[NEW YORK] The Financial Industry Regulatory Authority fined Deutsche Bank Securities Inc US$12.5 million on Monday for its failure to supervise which employees had access to confidential information broadcast over internal "squawk box" speakers.
The bank's internal policies failed to ensure that sensitive information meant only for research and trading employees was not also heard by private client services employees, including brokers and financial advisers, according to a FINRA statement.
FINRA did not say any brokers had misused the confidential information, which could include news about major client trades that could affect stock prices.

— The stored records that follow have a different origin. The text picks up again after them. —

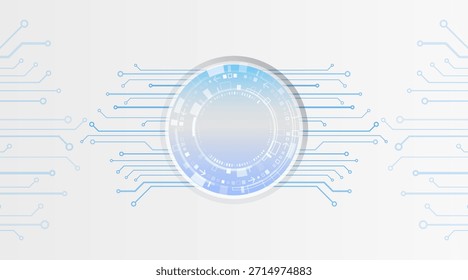 Abstractas fondo de tecnología futurista con una interfaz digital circular y líneas circulares fluidas, que simbolizan el procesamiento de datos, la innovación, la conectividad y los sistemas modernos de alta tecnología.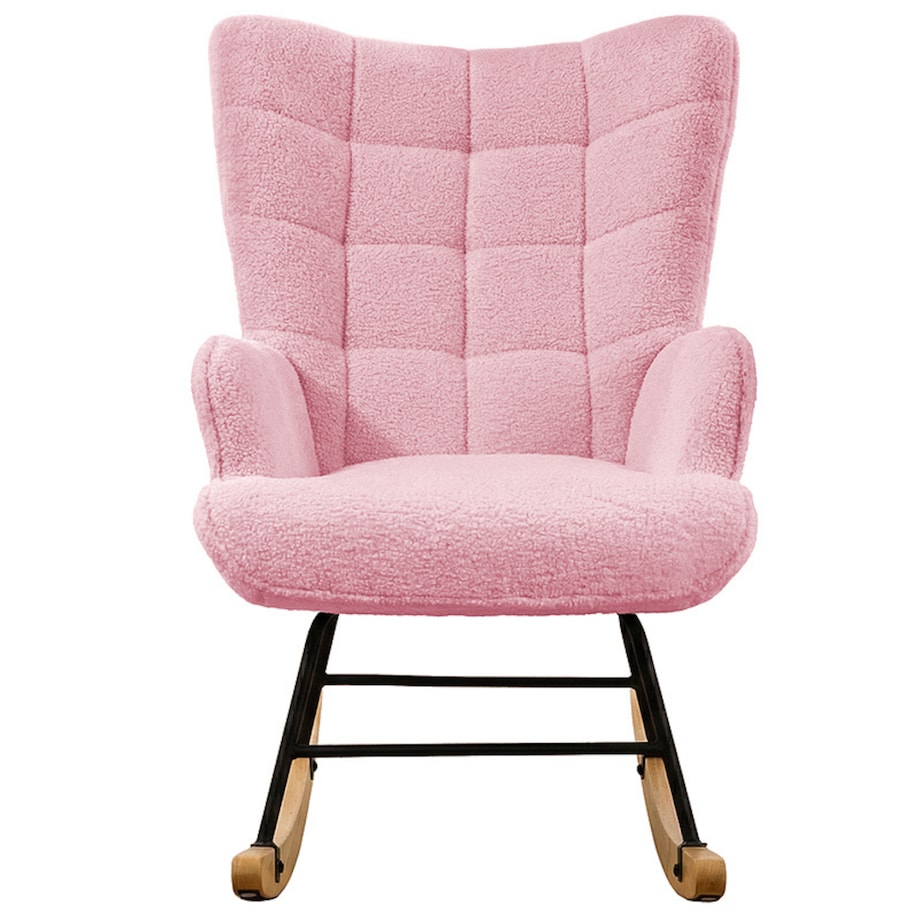 Fotel bujany tapicerowany baranek wygodny wypoczynkowy uszak salon różowy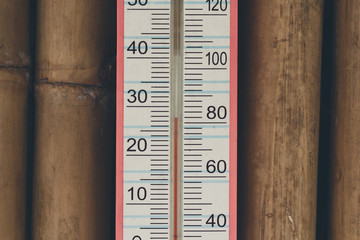 Closeup of household alcohol thermometer showing temperature in degrees Celsius and degrees Fahrenheit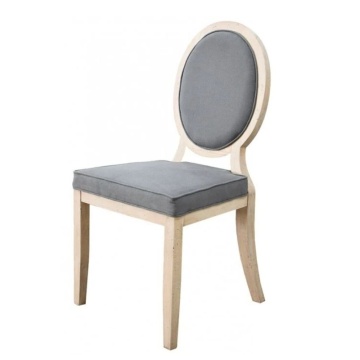 Scaun dining tapițat French Country din lemn de fag și stofă, gri, cu spătar oval medalion, finisaj patinat, 97 x 55 x 51 cm, „Medaillon”
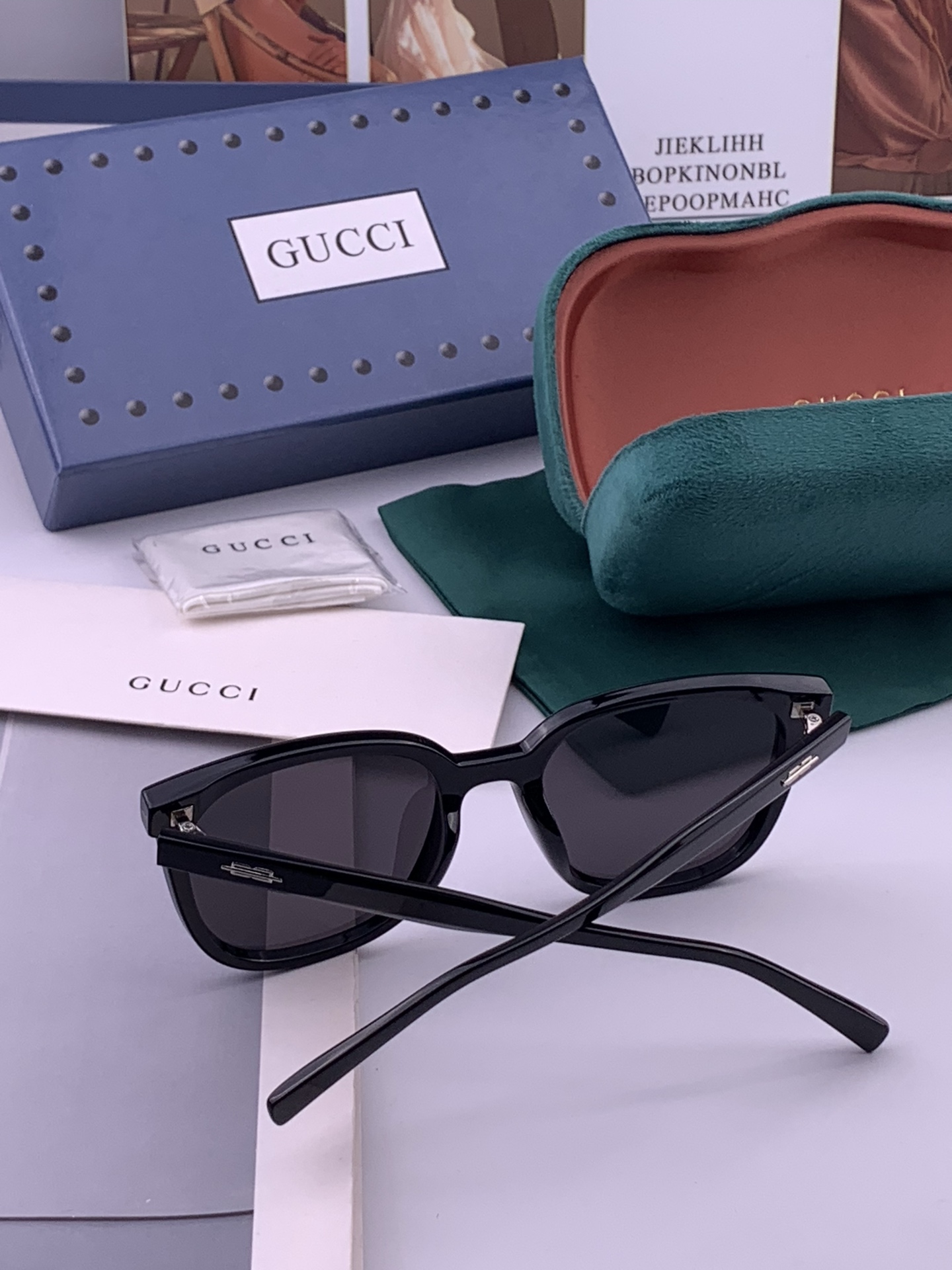 🔺 【GUCCI-偏光太阳镜】开春新款 潮流爆款 时尚方框偏光太阳镜 高品质 佩戴舒适 网红潮款墨镜 女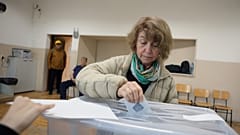A voter casts her vote for a presidential election in Sofia, Bulgaria, Sunday, 25 Oct, 2026. 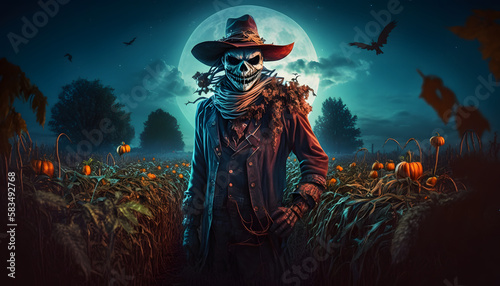 Scarecrow at night in the rye field. Generative AI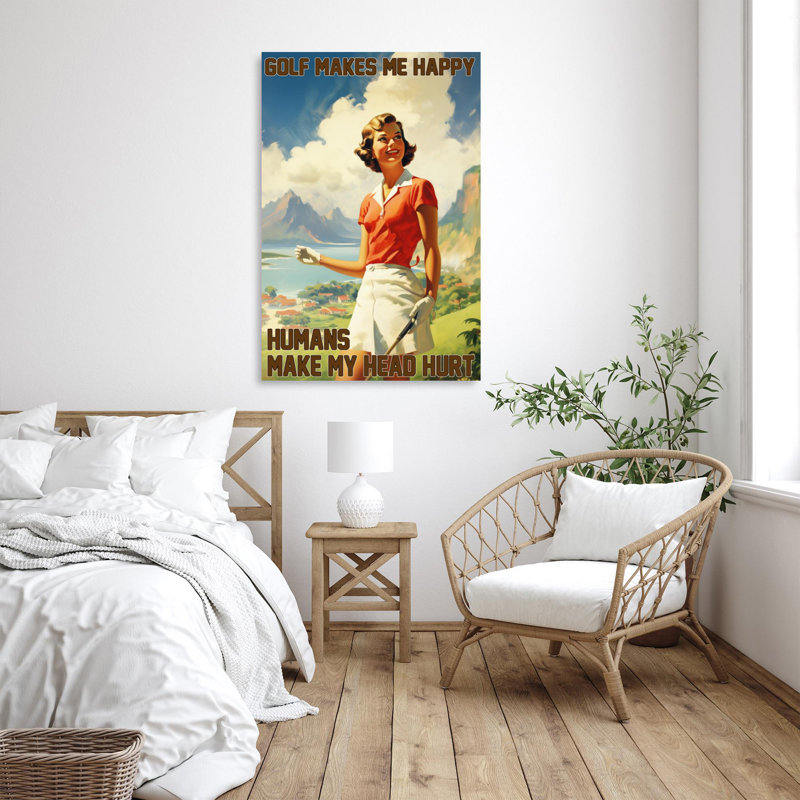 «Golf Makes Me Happy» - 1 pièce graphique Ar Golf Makes Me Happy, H 14 po x l 11 po x P 1,25 po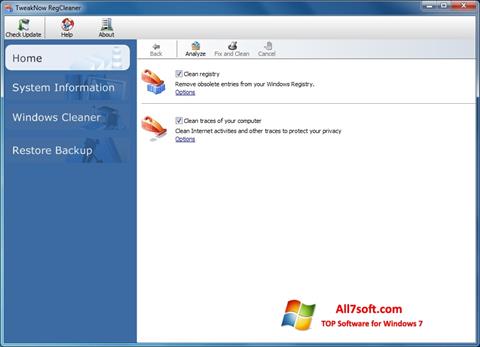 Snimak zaslona TweakNow RegCleaner Windows 7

But the watchdog accused the bank of ignoring warnings from its own compliance department that its policies and supervisors did not adequately control who heard the "squawks," according to the settlement.
Deutsche Bank spokeswoman Amanda Williams declined to comment.
The bank did not admit or deny the charges, which applied to a period spanning 2008 to 2014. In addition to paying the fine, Deutsche agreed to implement stricter supervision of employees and written procedures to protect nonpublic information from being shared on squawk boxes.
This is the largest fine the Wall Street watchdog has handed down in a squawk box case. The last large fine levied to a bank in a similar matter occurred in 2009 when Merrill Lynch paid US$7 million to resolve issues related to several brokers and traders who misused squawks to generate illegal profits.